*RECORDS FOR PROCESSING*.
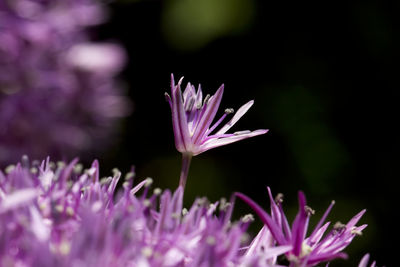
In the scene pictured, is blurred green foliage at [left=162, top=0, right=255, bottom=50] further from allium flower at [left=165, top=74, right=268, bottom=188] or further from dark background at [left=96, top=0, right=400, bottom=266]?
allium flower at [left=165, top=74, right=268, bottom=188]

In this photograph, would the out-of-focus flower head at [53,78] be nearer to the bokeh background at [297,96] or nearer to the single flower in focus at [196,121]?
the bokeh background at [297,96]

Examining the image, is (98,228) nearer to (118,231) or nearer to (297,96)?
(118,231)

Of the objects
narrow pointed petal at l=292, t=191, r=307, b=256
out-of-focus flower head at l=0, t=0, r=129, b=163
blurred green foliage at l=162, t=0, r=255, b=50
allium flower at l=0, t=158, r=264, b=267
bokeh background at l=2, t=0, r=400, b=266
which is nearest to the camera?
allium flower at l=0, t=158, r=264, b=267

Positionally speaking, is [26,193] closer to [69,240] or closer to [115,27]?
[69,240]

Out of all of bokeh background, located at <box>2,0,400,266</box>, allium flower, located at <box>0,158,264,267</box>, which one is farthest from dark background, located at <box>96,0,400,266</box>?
allium flower, located at <box>0,158,264,267</box>

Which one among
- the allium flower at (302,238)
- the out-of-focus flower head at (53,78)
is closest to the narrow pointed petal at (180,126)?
the allium flower at (302,238)

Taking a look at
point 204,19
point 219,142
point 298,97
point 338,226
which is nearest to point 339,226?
point 338,226
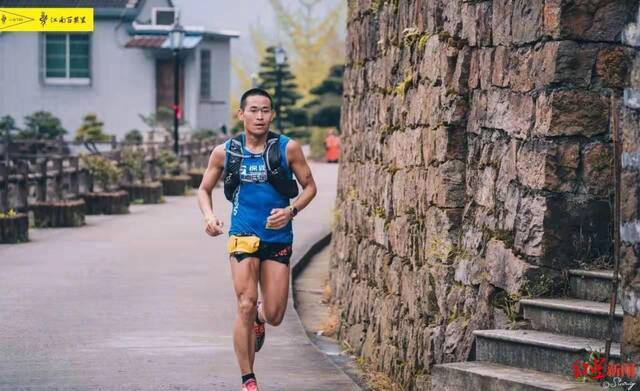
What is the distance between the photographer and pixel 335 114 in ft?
180

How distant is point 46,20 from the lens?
489 inches

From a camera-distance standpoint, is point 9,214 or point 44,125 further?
point 44,125

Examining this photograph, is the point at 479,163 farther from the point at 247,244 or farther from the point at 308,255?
the point at 308,255

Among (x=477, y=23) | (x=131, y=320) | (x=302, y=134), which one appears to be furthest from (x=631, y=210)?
(x=302, y=134)

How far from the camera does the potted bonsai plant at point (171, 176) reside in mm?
34844

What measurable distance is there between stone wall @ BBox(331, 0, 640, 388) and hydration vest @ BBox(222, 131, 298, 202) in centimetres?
98

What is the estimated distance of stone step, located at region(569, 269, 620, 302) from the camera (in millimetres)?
7859

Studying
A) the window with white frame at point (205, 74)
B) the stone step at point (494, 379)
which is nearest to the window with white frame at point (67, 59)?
the window with white frame at point (205, 74)

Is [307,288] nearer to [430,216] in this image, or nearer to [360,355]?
[360,355]

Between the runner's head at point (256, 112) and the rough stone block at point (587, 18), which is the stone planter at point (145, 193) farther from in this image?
the rough stone block at point (587, 18)

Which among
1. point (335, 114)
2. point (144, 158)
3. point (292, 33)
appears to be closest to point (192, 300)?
point (144, 158)

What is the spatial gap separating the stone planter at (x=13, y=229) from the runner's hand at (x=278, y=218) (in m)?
12.8

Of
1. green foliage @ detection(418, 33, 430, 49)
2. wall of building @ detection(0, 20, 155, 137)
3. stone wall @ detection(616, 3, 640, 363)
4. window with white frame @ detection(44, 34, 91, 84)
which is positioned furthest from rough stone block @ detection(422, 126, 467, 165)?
window with white frame @ detection(44, 34, 91, 84)

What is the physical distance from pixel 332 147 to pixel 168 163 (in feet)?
52.0
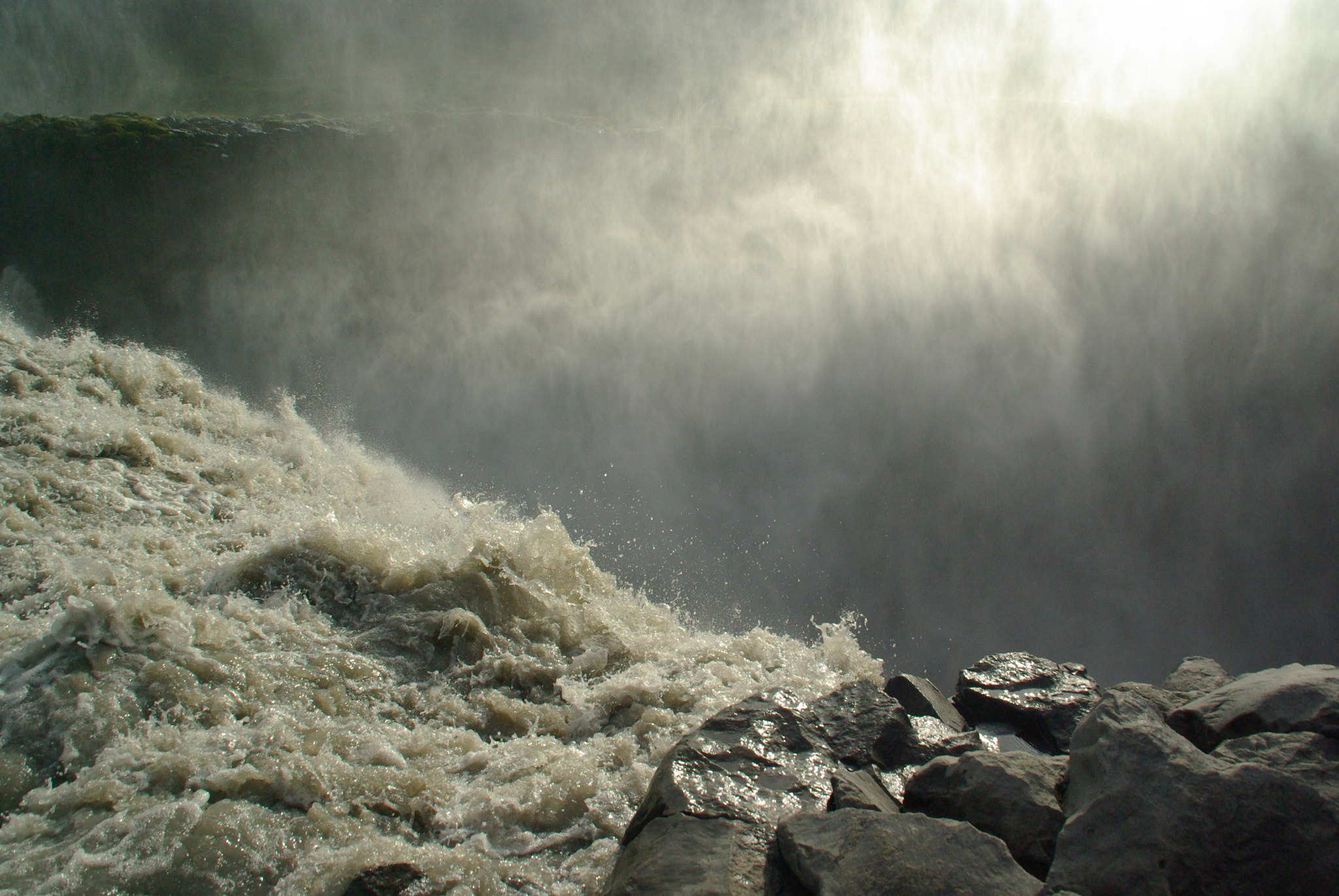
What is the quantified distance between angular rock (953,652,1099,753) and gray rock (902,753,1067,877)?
273 centimetres

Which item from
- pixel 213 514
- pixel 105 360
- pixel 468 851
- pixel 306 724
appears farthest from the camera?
pixel 105 360

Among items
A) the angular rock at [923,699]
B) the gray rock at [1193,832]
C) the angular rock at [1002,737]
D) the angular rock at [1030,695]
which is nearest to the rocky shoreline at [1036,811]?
the gray rock at [1193,832]

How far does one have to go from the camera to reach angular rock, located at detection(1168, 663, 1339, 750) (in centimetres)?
359

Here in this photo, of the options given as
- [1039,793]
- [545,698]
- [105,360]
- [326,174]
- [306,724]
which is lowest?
[1039,793]

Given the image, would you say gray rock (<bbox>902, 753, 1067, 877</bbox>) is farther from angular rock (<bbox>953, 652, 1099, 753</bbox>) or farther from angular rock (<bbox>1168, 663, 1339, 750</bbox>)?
angular rock (<bbox>953, 652, 1099, 753</bbox>)

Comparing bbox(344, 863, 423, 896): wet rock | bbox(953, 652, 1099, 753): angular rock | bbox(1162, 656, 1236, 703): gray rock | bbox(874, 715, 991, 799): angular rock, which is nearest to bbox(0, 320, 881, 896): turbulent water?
bbox(344, 863, 423, 896): wet rock

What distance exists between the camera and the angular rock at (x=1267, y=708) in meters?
3.59

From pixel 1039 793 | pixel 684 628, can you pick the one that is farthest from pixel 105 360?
pixel 1039 793

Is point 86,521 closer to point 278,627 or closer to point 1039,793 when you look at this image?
point 278,627

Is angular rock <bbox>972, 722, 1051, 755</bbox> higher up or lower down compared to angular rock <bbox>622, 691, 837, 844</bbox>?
higher up

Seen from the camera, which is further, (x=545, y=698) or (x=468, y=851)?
(x=545, y=698)

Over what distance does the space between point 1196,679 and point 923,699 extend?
2558 millimetres

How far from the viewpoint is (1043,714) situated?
22.3 ft

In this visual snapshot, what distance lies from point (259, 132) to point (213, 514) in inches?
924
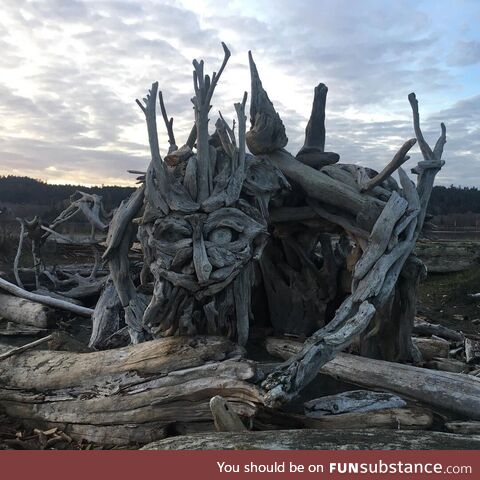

*STATED TASK*.
Print all of the material above verbatim, leaving out the pictures.

*REPLY*.
In the scene pictured, is blurred green foliage at [left=162, top=0, right=255, bottom=50] further from allium flower at [left=165, top=74, right=268, bottom=188] or further from dark background at [left=96, top=0, right=400, bottom=266]?
allium flower at [left=165, top=74, right=268, bottom=188]

In this photograph, would the out-of-focus flower head at [53,78] be nearer to the bokeh background at [297,96] or nearer to the single flower in focus at [196,121]?
the bokeh background at [297,96]

Examining the image, is (98,228) nearer to (118,231) or nearer to (297,96)?
(118,231)

Of the objects
narrow pointed petal at l=292, t=191, r=307, b=256
out-of-focus flower head at l=0, t=0, r=129, b=163
blurred green foliage at l=162, t=0, r=255, b=50
allium flower at l=0, t=158, r=264, b=267
bokeh background at l=2, t=0, r=400, b=266
which is nearest to the camera?
allium flower at l=0, t=158, r=264, b=267

Positionally speaking, is [26,193] closer to [69,240] or closer to [115,27]?
[69,240]

Out of all of bokeh background, located at <box>2,0,400,266</box>, allium flower, located at <box>0,158,264,267</box>, which one is farthest from dark background, located at <box>96,0,400,266</box>?
allium flower, located at <box>0,158,264,267</box>

Which one among
- the allium flower at (302,238)
- the out-of-focus flower head at (53,78)
is closest to the narrow pointed petal at (180,126)?
the allium flower at (302,238)

Taking a look at
point 204,19
point 219,142
point 298,97
point 338,226
which is nearest to point 339,226?
point 338,226
What is the distance between the photographer and pixel 335 114 in ft?
180

How distant is point 46,20 from the lens?
489 inches

From a camera-distance standpoint, is point 9,214 or point 44,125 further?
point 44,125

Examining this photograph, is the point at 479,163 farther from the point at 247,244 or farther from the point at 308,255?
the point at 308,255

Among (x=477, y=23) | (x=131, y=320) | (x=302, y=134), which one appears to be furthest from (x=631, y=210)?
(x=302, y=134)

How far from the camera does the potted bonsai plant at point (171, 176) reside in mm?
34844

What measurable distance is there between stone wall @ BBox(331, 0, 640, 388) and hydration vest @ BBox(222, 131, 298, 202) in centimetres?
98

What is the estimated distance of stone step, located at region(569, 269, 620, 302) from the camera (in millimetres)?
7859

Studying
A) the window with white frame at point (205, 74)
B) the stone step at point (494, 379)
which is nearest to the window with white frame at point (67, 59)?
the window with white frame at point (205, 74)

Is [307,288] nearer to [430,216] in this image, or nearer to [360,355]?
[360,355]

Between the runner's head at point (256, 112) and the rough stone block at point (587, 18), which is the stone planter at point (145, 193) farther from in this image?
the rough stone block at point (587, 18)

Which among
1. point (335, 114)
2. point (144, 158)
3. point (292, 33)
appears to be closest to point (192, 300)?
point (144, 158)

What is the spatial gap separating the stone planter at (x=13, y=229) from the runner's hand at (x=278, y=218) (in m)?
12.8

Of
1. green foliage @ detection(418, 33, 430, 49)
2. wall of building @ detection(0, 20, 155, 137)
3. stone wall @ detection(616, 3, 640, 363)
4. window with white frame @ detection(44, 34, 91, 84)
which is positioned furthest from rough stone block @ detection(422, 126, 467, 165)?
window with white frame @ detection(44, 34, 91, 84)

What is the physical distance from pixel 332 147 to pixel 168 163 (in feet)?
52.0
What is the quantified distance between angular rock (953,652,1099,753) and gray rock (902,753,1067,877)?
273 centimetres

Which item from
- pixel 213 514
- pixel 105 360
- pixel 468 851
- pixel 306 724
appears farthest from the camera?
pixel 105 360

Among items
A) the angular rock at [923,699]
B) the gray rock at [1193,832]
C) the angular rock at [1002,737]
D) the angular rock at [1030,695]
which is nearest to the rocky shoreline at [1036,811]?
the gray rock at [1193,832]

How far does one have to go from the camera to reach angular rock, located at detection(1168, 663, 1339, 750) (in centimetres)?
359

Here in this photo, of the options given as
- [1039,793]
- [545,698]
- [105,360]
- [326,174]
- [306,724]
which is lowest?
[1039,793]

Given the image, would you say gray rock (<bbox>902, 753, 1067, 877</bbox>) is farther from angular rock (<bbox>953, 652, 1099, 753</bbox>) or farther from angular rock (<bbox>1168, 663, 1339, 750</bbox>)?
angular rock (<bbox>953, 652, 1099, 753</bbox>)

Comparing bbox(344, 863, 423, 896): wet rock | bbox(953, 652, 1099, 753): angular rock | bbox(1162, 656, 1236, 703): gray rock | bbox(874, 715, 991, 799): angular rock, which is nearest to bbox(0, 320, 881, 896): turbulent water?
bbox(344, 863, 423, 896): wet rock

What distance exists between the camera and the angular rock at (x=1267, y=708) in meters?
3.59

From pixel 1039 793 | pixel 684 628, can you pick the one that is farthest from pixel 105 360?
pixel 1039 793

Is point 86,521 closer to point 278,627 or closer to point 1039,793 when you look at this image?
point 278,627

Is angular rock <bbox>972, 722, 1051, 755</bbox> higher up or lower down compared to angular rock <bbox>622, 691, 837, 844</bbox>?
higher up

Seen from the camera, which is further, (x=545, y=698) or (x=468, y=851)?
(x=545, y=698)

Over what distance does the space between point 1196,679 and point 923,699 extend?
2558 millimetres

How far from the viewpoint is (1043,714) situated?
22.3 ft

In this visual snapshot, what distance lies from point (259, 132) to point (213, 514) in inches?
924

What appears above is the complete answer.